Besides the slats from lumber I cut, I also used 9/32 inch plywood. I wanted a very sturdy box, so i even splurged for the higher grade wood.
Making the Wood Crate
To make cutting simple mark and cut one foot strips out of the plywood. This will yield 8 1×4 foot slices.
If you want to make a true 1×1 foot front you will to make the slices less than a full foot wide. to account for the width of the slats.. My side slats were 5/8 thick so I needed to cut my boards 1 1/4 inches short.
You want to take the first 4 of those 4 feet x 10 3/4 inch boards and cut them into fourths. Thereby making 16, 1 foot tall by 10/34 wide end pieces.
Next take the last four of your 4 feet x 10 3/4 inch boards 4 feet x 10 3/4 inch boards and cut them half making 8, 1×2 foot boards. Once again, if you want true 1×1 faces you will need to allow for the width of the plywood and cut the bases 1 foot by 23 & 9/16 inches long.
After making my cuts, I took the ends and made handholds. Decide how big you want to make them and use a hole saw to cut two holes parallel to each other at the width you want your handholds. Connect the two hole by cutting the wood between the holes with a jigsaw. This makes a rectangular shape with rounded ends.
Finally, finish construction of your wood crate by glueing and screwing the fonts and backs to the bases.
I screwed the fronts and backs to the ends of the base so I had a screw to help keep the bottoms from falling out.
Once I have 4 boxes with bases and ends I went back and glued and screwed the side slats.
Marking, Use and End Thoughts on my Wood Crates
To finish I stenciled identification letters and numbers to the fronts.
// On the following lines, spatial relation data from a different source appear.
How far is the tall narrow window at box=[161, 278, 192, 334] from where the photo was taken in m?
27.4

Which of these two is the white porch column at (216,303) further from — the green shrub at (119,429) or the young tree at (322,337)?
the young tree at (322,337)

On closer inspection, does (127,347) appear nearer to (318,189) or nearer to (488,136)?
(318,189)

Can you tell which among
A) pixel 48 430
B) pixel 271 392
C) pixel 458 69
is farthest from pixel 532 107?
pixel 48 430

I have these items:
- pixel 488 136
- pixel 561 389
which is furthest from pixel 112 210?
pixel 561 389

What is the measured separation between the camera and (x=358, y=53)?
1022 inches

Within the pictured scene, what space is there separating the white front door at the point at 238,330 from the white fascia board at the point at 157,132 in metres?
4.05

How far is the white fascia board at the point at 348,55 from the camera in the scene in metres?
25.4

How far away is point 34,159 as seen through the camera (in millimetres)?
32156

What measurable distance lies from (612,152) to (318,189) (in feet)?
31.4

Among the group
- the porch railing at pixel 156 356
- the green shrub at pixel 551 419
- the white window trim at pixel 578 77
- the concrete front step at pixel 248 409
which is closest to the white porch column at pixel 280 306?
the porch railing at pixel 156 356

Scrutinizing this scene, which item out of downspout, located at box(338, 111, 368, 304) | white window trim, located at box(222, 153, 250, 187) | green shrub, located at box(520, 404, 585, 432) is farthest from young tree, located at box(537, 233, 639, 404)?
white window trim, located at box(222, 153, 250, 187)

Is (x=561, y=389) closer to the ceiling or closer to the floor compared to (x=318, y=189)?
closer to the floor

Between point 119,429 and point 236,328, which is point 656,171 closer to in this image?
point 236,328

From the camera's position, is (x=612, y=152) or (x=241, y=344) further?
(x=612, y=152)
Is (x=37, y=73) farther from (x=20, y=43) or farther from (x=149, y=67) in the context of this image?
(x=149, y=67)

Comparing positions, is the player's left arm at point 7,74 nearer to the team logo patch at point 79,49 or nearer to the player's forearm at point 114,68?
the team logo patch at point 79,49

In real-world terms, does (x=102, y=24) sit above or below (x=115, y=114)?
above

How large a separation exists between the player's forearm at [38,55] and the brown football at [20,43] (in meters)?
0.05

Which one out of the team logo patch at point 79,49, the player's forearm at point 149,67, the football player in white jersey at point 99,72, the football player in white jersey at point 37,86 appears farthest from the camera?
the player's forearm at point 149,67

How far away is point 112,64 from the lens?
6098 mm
They are colored by the proper shelving unit, numbered 1-4 by you actual shelf and then lettered in order. My plan was to keep a log of what was in the particular wood storage crate referenced by the code, but in the end I bought some bar code stickers on Amazon that link to a phone ap that allows me to search what is inside the boxes as well as show pictures. At the bottom of this article I will add a video on my Conex box workshop that shows the the tote scan stickers.
One of my other ideas was to pain a block of chalkboard paint under my stenciled code. This allows me to temporarily write what was in the box. Unfortunately the fronts were too rough to properly work with the chalkboard paint. So what I learned to do was to write on a strip of blue painters tape that removes easily without residue.
As you can see in my shipping container video, it makes it easy when sorting large amounts of stuff into categories. I have boxes labeled things like “plumbing”,”beekeeping”,”Gun Reloading”. This makes it easy for the boy and I to quickly run through random boxes sorting items.
I ended up not keeping the wooden storage crates in the shipping container. Instead I moved the shelving units and the wood crates under my carport and I use them to keep outdoor items in. Inside the air conditioned conex I use plastic crates for items that are more fragile.
I love my crates, they work well, but if I ever needed to build more I would not use slats. Instead of slats, I would use solid sides. This is because smaller items can roll out between the slats, and I would probably make them slightly shorter.